**Requirement**
Set down exactly, from the records below, the line with "طائر الدودو المنقرض: تعرف عليه" through the line with "zone 10 shade", and nothing else.

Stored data
□ □ □ □

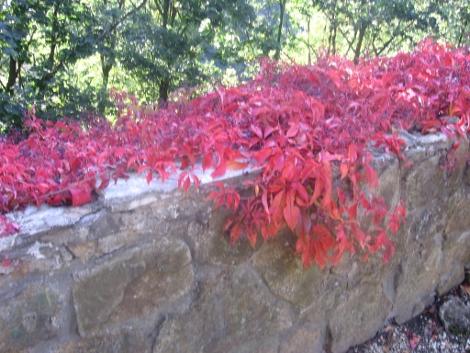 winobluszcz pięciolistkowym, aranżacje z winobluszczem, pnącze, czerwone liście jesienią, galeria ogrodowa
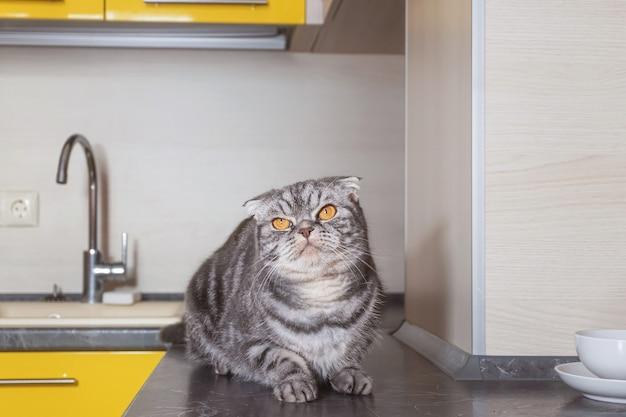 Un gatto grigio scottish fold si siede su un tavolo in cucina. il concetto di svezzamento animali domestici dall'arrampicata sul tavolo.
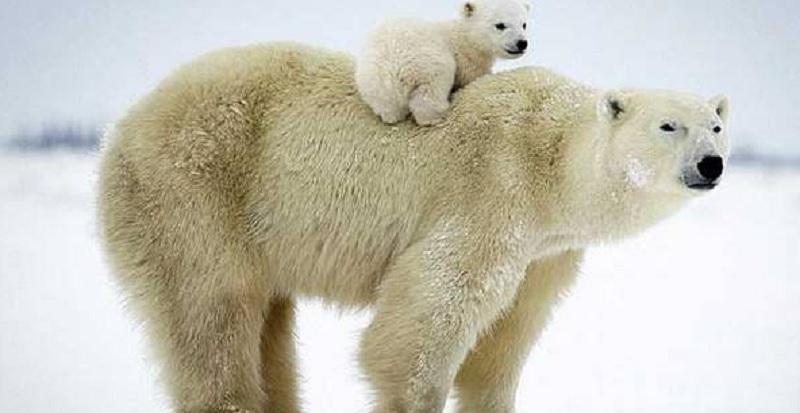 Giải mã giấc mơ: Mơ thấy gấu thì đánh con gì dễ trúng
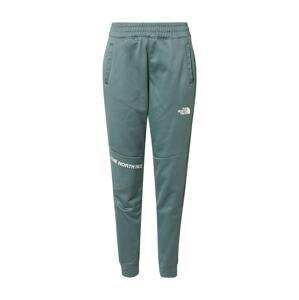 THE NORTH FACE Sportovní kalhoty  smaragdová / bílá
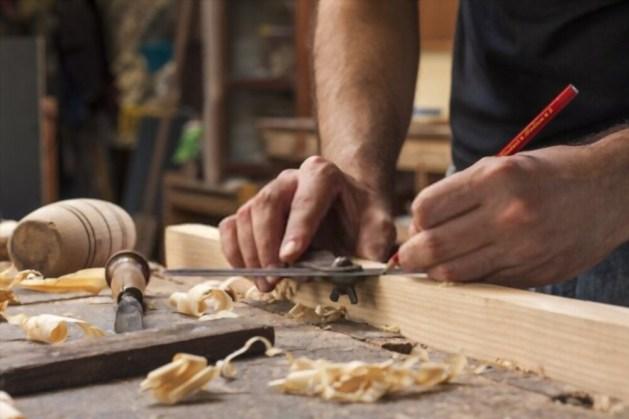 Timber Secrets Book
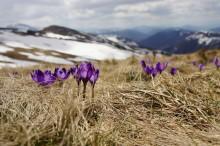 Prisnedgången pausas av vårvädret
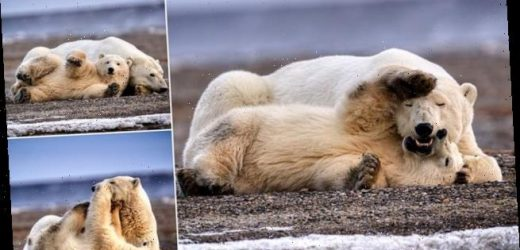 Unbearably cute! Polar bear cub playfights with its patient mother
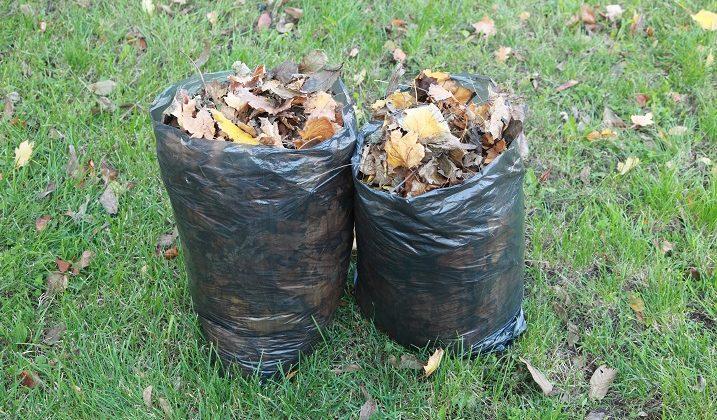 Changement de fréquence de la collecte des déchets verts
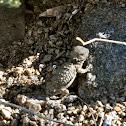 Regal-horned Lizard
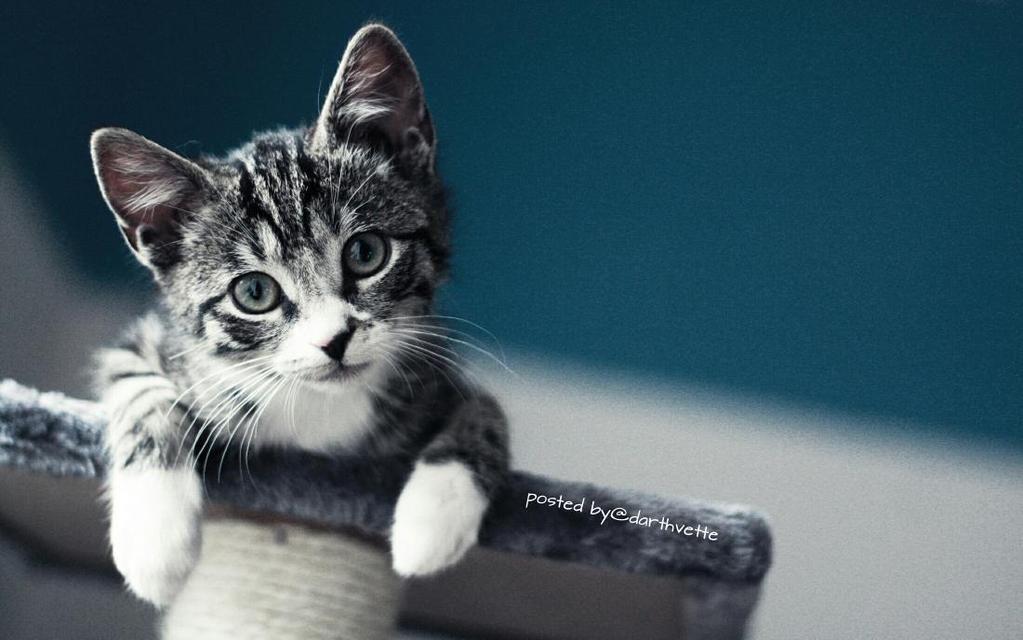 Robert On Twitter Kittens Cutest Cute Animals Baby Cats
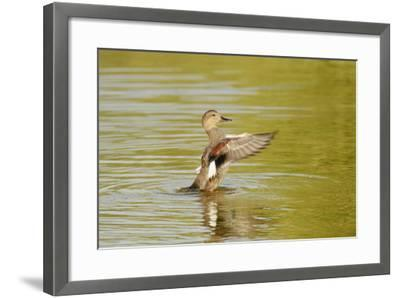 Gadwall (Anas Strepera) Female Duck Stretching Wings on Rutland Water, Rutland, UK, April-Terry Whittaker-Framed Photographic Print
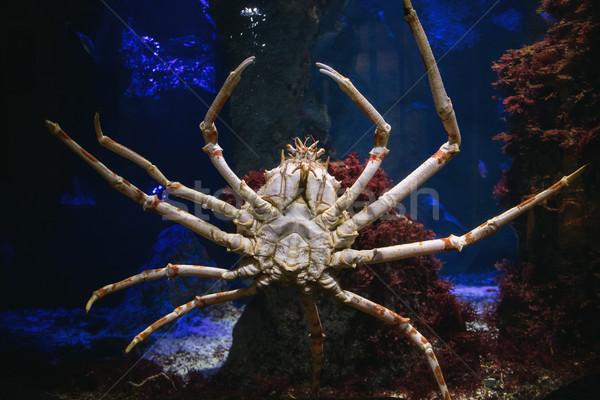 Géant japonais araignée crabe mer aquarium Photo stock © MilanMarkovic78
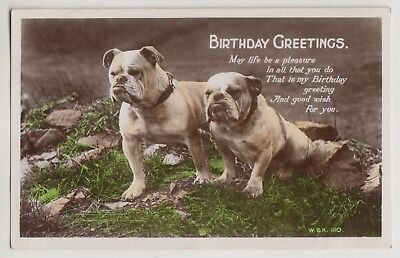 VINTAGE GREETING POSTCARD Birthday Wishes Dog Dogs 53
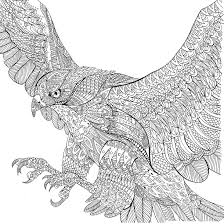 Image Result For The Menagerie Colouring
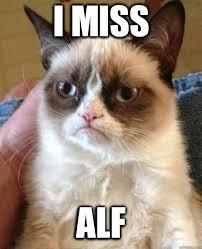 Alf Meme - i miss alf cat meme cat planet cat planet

□ □ □ □

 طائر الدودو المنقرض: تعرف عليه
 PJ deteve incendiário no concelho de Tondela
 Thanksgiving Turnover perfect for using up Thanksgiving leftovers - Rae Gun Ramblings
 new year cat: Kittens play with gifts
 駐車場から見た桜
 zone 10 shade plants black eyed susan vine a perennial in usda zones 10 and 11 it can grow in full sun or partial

□ □ □ □

**Reply to the exercise**
 طائر الدودو المنقرض: تعرف عليه
 PJ deteve incendiário no concelho de Tondela
 Thanksgiving Turnover perfect for using up Thanksgiving leftovers - Rae Gun Ramblings
 new year cat: Kittens play with gifts
 駐車場から見た桜
 zone 10 shade plants black eyed susan vine a perennial in usda zones 10 and 11 it can grow in full sun or partial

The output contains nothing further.